* _Text passage_:
--- --- ---

The present invention may be embodied in other specific forms without departing from its essential characteristics. The described embodiments are to be considered in all respects only as illustrative and not restrictive. The scope of the invention is therefore indicated by the appended claims rather than by the foregoing description. All changes, which come within the meaning and range of equivalency of the claims, are to be embraced within their scope. Additionally, in the claims which follow and in the preceding description of the invention, except where the context requires otherwise due to express language or necessary implication, the word “comprise” or variations such as “comprises" or “comprising” are used in an inclusive sense, i.e., to specify the presence Of the stated features but not to preclude the presence or addition of further features in various embodiments of the invention.

Claims (30)

1. A way of configuring a device by modifying and augmenting its designs, schematics, hardware and/or software, and by integrating it into a system, resulting in an augmented device 100 capable of demand-driven, flexible topology and intelligently-enabled communication with at least one conventional application server 103 over multiple segments of the Internet concurrently, where: the augmented device 100 is configured to possess a processing unit 126, a memory unit 128, a storage unit 129, as well as two or more mobile broadband access devices 101; the augmented device 100 is configured to coexist and cooperate with the other components of the system comprising other augmented devices 100, a dynamic pool of relay machines 102 that act as proxies between one or more augmented devices 100 and one or more application servers 103, as well as a coordination machine 104 that aggregates status and routing information relevant to the augmented devices 100 and relay machines 102, and dynamically adjusts the number, location and/or performance specifications of running relay machines 102; and the augmented device 100 is configured to proxy data it exchanges with said at least one application server 103 through one of the relay machines 102 using a connection-merging protocol which is also known to said relay machines 102.

2. The configuration of claim 1 where the augmented device 100 is configured to possess additional RF- and heat-isolating elements.

3. The configuration of claim 1 where the augmented device 100 is configured to possess different power management components, and/or a battery with a higher capacity.

4. The configuration of claim 1 where the augmented software functionality of the augmented device 100 operates transparently to its software applications 210 and to the end-user.

5. The configuration of claim 1 where the augmented software functionality of the augmented device 100 is partly or entirely implemented within its operating system.

6. The configuration of claim 1 where the connection-merging protocol operates at Layer 4 of the Open Systems Interconnection model.

7. The configuration of claim 1 where the coordination machine 104 dynamically assigns a relay machine 102 to each of the augmented devices 100.

8. The configuration of claim 1 where the augmented devices 100 and the relay machines 102 exchange location and/or performance information with the coordination machine 104.

9. The configuration of claim 1 where the connection-merging protocol is also known to the coordination machine 104, and data exchanged between the augmented device 100 and the coordination machine 104 uses the connectionmerging protocol.

10. The configuration of claim 1 where the coordination machine 104 adjusts the number and/or performance attributes of the relay machines 102 as well as their association with the augmented devices 100 so as to maximize the bandwidth made available by each relay machine 102 to each of its connected augmented devices 100, minimize the latency of the network connections between each relay machine 102 and each of its connected augmented devices 100, and/or minimize the cost of operating the system.

11. The configuration of claim 1 where the augmented device 100 acts as a gateway to the Internet for one or more separate, unmodified client devices 300 and transparently allows each of them to communicate with at least one conventional application server 103 over multiple segments of the Internet concurrently.

--- --- ---

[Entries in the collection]
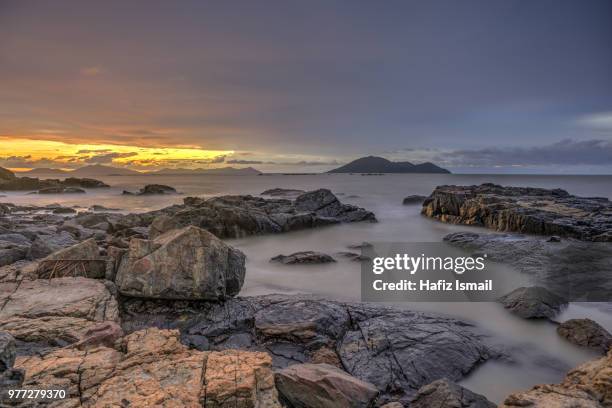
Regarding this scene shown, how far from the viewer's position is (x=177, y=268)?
7.21 m

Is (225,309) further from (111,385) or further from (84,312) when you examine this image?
(111,385)

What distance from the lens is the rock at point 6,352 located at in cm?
328

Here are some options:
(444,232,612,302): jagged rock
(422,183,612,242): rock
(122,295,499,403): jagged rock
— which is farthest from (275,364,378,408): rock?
(422,183,612,242): rock

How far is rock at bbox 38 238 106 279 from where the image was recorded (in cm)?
755

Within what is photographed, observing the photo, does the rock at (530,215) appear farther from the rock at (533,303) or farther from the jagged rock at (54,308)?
the jagged rock at (54,308)

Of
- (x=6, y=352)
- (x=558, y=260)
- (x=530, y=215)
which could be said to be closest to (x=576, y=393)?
(x=6, y=352)

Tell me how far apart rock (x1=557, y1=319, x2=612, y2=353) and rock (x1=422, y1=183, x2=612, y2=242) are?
962 cm

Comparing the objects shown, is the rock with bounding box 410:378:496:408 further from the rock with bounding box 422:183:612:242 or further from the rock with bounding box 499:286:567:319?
the rock with bounding box 422:183:612:242

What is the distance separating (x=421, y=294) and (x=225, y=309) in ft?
17.5

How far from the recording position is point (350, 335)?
6.53 meters

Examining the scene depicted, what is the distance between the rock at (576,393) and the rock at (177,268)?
5.43 m

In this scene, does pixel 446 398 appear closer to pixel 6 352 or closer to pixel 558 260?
pixel 6 352

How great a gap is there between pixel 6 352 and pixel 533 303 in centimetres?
929

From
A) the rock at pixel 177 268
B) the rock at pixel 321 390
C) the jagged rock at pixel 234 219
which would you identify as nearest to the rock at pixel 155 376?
the rock at pixel 321 390
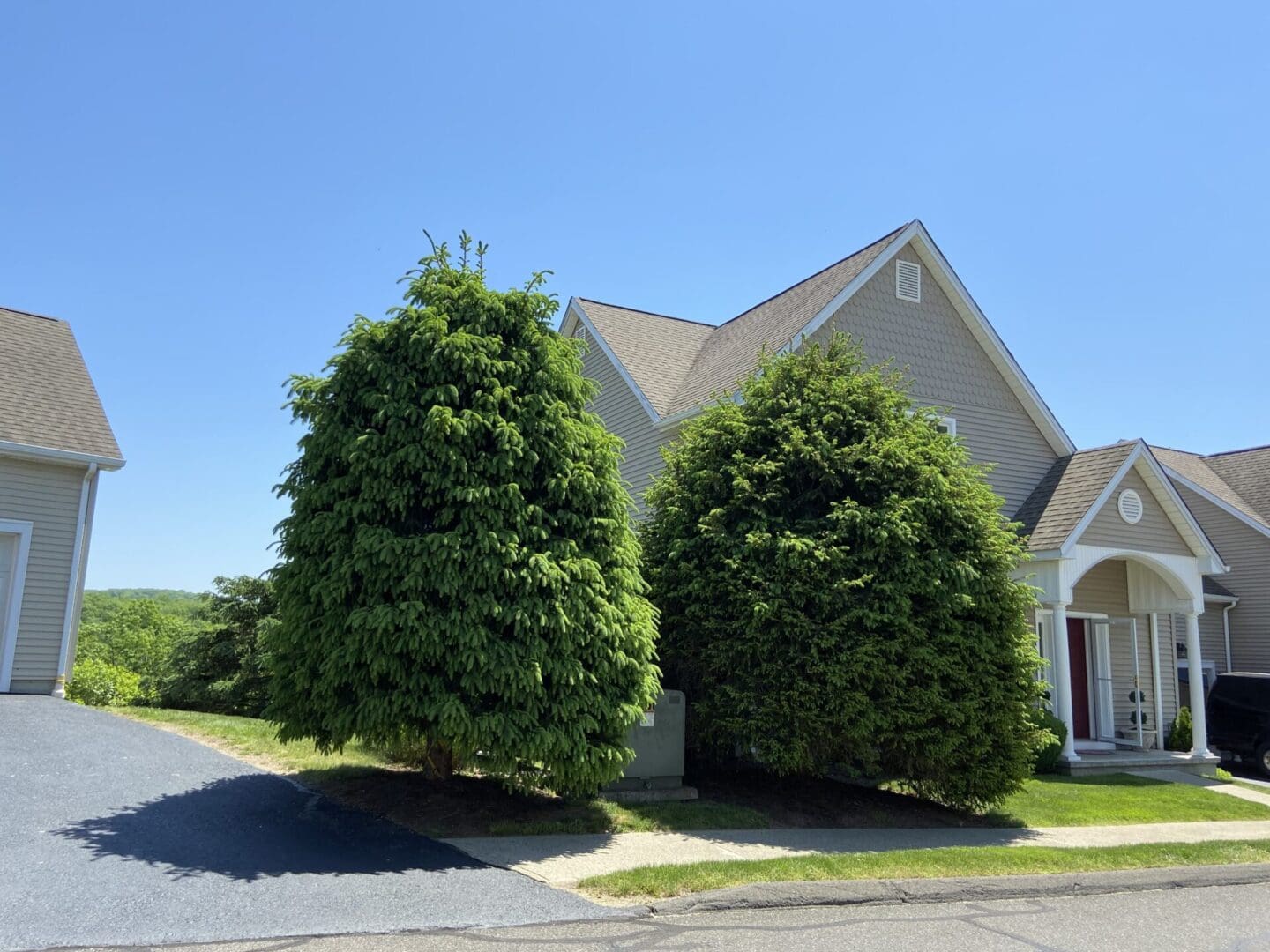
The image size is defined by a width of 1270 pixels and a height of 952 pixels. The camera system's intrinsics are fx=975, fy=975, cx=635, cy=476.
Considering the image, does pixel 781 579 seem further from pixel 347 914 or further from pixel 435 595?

--- --- ---

Please print the patent passage word for word, from "4. The configuration" to "to the end-user.". None of these rows are needed.

* _Exercise response_:
4. The configuration of claim 1 where the augmented software functionality of the augmented device 100 operates transparently to its software applications 210 and to the end-user.